Illegal dwellings, polluting septic systems and false claims on land for sale are souring Goulburn’s unprecedented development boom.
Residents unable to travel within Australia or abroad during COVID-19 lockdowns are spending more of their leisure time on rural blocks and getting into trouble building accommodation and services such as septic tanks without planning approvals.
Goulburn Mulwaree Council’s director of planning and environment, Scott Martin, said land could be advertised falsely as suitable for a “weekender”.
“There is actually no such thing as a weekender,” he said. “They are either a house or they are not. Unless that land has a dwelling entitlement, it is very difficult to get anything approved.
“We are trying to resolve as many issues as we can, but as quickly as they are resolved, we get more in the door.”
One development heading to the Land and Environment Court of NSW includes an enormous metal shed on Middle Arm Road near Goulburn. Other breaches include granny flats in garages, junk yards, derelict car storages and food waste storages.
Council has stepped up fines and reminded the property sector that compliance officers are no pushovers. A comprehensive update on 31 compliance issues in the Goulburn Mulwaree region includes a landowner at Pomeroy refusing entry for inspection of an illegal conversion of a garage into a dwelling, pool and septic system.
Owners are employing private property professionals to try to regularise what’s been built illegally. One of the high profile cases highlighted in the previous compliance report – the Church Street home of former Goulburn mayor Tony Lamarra – now involves an engineering consultancy and heritage architect ironing out anomalies.

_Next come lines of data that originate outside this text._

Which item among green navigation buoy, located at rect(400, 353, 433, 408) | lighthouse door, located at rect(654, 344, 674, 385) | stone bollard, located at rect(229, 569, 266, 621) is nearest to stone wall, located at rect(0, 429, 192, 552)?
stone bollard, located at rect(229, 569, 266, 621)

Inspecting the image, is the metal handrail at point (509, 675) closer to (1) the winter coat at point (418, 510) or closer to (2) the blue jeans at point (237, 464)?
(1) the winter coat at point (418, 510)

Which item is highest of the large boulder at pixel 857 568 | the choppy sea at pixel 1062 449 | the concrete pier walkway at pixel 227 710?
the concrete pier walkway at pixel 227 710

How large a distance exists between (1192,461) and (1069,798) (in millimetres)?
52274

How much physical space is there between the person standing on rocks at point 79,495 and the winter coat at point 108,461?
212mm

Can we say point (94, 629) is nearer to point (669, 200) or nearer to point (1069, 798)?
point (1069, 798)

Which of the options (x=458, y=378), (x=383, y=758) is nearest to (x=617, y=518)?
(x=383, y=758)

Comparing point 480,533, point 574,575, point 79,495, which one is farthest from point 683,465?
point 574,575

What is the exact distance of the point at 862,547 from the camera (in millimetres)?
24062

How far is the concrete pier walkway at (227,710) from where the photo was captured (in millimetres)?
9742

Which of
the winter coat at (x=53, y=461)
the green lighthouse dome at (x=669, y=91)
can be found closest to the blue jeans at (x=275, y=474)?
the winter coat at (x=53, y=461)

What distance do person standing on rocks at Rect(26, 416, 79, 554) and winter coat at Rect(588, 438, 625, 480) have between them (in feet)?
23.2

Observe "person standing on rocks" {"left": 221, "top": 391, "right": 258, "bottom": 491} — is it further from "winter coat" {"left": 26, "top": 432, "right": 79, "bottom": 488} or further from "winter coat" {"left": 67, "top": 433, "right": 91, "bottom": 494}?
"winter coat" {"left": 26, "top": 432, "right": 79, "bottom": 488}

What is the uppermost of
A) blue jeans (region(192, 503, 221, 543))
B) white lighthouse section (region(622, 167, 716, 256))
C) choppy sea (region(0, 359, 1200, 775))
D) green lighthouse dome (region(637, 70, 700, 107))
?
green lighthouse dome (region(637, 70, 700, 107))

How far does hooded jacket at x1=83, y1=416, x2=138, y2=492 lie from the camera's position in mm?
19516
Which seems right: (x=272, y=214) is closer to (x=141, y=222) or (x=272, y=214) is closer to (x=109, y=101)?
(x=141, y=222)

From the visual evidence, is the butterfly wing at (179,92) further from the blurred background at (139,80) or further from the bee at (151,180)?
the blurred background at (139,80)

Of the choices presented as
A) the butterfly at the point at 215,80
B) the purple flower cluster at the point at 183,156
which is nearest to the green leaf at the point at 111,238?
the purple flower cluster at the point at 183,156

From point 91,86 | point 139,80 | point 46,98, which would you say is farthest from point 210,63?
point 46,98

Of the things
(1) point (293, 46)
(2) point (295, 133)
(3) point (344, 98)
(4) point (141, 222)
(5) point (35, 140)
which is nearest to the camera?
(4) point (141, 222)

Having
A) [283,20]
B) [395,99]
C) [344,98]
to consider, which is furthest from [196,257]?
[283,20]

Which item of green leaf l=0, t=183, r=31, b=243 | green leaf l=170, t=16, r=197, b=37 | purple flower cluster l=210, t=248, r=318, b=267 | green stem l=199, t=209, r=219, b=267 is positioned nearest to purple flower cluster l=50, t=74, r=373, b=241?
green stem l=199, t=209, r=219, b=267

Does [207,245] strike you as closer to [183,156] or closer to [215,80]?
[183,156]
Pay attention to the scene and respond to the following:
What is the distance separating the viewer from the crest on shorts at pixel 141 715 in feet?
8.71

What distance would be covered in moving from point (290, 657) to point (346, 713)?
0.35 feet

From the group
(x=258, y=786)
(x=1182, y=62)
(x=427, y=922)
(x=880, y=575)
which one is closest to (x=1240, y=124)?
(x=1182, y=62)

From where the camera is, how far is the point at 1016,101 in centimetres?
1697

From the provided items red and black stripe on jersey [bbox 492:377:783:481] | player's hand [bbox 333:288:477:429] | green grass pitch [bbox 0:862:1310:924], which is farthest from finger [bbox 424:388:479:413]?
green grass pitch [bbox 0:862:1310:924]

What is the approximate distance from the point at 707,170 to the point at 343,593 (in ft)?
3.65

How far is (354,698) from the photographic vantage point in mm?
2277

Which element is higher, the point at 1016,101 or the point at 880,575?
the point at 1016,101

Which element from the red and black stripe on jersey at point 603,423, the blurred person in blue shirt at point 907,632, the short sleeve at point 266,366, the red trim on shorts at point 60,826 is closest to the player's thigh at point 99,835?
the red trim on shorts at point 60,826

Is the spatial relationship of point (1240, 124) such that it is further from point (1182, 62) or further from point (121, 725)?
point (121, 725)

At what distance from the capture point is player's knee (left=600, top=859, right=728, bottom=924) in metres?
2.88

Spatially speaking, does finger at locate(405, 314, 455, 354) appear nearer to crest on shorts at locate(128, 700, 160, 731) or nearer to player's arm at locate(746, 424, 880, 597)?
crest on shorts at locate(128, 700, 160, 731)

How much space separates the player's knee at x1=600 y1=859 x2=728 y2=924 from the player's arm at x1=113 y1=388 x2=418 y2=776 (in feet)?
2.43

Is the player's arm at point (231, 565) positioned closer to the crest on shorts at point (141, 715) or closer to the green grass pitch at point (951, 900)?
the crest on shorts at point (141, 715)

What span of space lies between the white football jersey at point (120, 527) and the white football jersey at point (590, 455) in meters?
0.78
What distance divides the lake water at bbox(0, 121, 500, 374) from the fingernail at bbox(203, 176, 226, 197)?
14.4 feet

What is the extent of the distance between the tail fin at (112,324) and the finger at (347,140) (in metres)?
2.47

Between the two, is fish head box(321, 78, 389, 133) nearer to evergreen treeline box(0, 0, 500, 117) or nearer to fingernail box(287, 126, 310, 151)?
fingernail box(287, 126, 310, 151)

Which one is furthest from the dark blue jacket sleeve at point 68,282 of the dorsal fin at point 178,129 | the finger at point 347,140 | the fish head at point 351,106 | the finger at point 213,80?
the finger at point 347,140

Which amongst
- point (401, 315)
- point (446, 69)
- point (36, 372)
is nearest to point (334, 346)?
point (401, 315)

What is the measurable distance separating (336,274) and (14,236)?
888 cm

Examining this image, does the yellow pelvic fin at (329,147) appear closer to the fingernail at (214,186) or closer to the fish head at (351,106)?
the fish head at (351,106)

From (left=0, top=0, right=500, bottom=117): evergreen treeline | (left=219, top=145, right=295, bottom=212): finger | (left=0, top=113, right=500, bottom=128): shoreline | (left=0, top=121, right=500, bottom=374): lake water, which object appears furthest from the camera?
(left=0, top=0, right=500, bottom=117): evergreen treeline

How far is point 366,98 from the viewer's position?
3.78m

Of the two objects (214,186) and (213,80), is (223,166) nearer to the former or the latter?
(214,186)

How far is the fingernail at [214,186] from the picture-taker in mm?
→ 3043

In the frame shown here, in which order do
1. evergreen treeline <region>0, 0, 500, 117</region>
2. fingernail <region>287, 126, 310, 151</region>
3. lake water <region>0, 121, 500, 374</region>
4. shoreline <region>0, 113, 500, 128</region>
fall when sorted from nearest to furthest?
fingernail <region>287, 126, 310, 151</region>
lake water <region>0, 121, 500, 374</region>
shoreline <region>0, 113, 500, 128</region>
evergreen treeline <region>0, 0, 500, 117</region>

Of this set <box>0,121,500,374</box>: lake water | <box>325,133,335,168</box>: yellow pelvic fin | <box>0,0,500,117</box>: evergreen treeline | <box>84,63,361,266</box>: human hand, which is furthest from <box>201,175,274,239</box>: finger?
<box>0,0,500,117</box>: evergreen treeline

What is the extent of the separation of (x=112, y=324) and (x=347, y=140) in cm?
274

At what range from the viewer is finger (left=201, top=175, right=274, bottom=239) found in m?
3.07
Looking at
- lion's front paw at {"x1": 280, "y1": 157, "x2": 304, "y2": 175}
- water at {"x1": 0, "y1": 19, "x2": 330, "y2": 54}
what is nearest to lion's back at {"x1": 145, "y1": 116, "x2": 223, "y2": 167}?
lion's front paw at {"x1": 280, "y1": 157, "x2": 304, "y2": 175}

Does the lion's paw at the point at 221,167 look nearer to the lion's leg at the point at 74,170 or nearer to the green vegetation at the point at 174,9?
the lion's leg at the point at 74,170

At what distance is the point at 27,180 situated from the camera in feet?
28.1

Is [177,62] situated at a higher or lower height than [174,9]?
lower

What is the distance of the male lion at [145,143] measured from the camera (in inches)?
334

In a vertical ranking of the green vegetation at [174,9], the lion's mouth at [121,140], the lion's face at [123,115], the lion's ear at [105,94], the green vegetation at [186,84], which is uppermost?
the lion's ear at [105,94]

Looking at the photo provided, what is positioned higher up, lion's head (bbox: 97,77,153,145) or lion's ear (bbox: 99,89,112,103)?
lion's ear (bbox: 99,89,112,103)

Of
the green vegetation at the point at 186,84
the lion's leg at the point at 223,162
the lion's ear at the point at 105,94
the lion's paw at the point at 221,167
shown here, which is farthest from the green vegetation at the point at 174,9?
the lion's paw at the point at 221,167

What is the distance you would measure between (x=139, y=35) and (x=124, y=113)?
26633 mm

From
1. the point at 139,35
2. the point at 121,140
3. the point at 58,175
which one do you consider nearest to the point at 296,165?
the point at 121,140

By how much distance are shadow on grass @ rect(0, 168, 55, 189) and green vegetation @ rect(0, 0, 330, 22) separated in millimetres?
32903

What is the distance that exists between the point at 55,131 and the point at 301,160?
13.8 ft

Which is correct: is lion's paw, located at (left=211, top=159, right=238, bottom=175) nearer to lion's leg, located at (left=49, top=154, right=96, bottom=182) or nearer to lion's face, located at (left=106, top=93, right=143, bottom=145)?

Mr Martin said with limited resources, council is triaging issues. Some are resolved, some dwellings have been demolished and owners have been issued fines ranging from $1000 to $8000. Extreme cases go to court, which drains resources.
In another out-of-town case, Anglicare has been called in to help resolve two people living in squalor and hoarding. The RSPCA was called regarding animal welfare on the property.
“We are also experiencing probably the biggest boom in development we have seen in decades, or possibly forever,” said Mr Martin. “So our planning team is doing the same with triaging. Unfortunately, they are working to a direction of legitimate DAs [development applications] receiving priority over DAs seeking to regularise illegal work. So it has flow-on effects all the way through the organisation, and, to some extent, into the community for our areas that are developing rapidly.
Previously holding back on fines sent the wrong message that council is a pushover, which is not the case, said Mr Martin.
“The direction from council is clear that we need to demonstrate if you do the wrong thing, we need to take it seriously with a clear message to the community,” he said.
“The rules are in place for a reason.”
Locally based property professionals are changing for the better, which is evident when land is listed for sale accurately, said Mr Martin.
“While it may not attract the same buyer, people are at least not putting themselves in a precarious position by indicating certain things can be achieved on land when, in fact, they can’t, or things are legally in place when they are not,” he said.
Even simple things such as unapproved septic tanks are serious breaches. Perpetrators fail to see the consequences for the drinking water catchment, which flows into Warragamba Dam and Sydney’s water supply.
After the 2019-2020 Black Summer bushfires, rural fire brigades discovered unlawful developments sheltering people.
“If we have a natural disaster like that again, the ability for our emergency services to locate them is somewhat diminished,” said Mr Martin.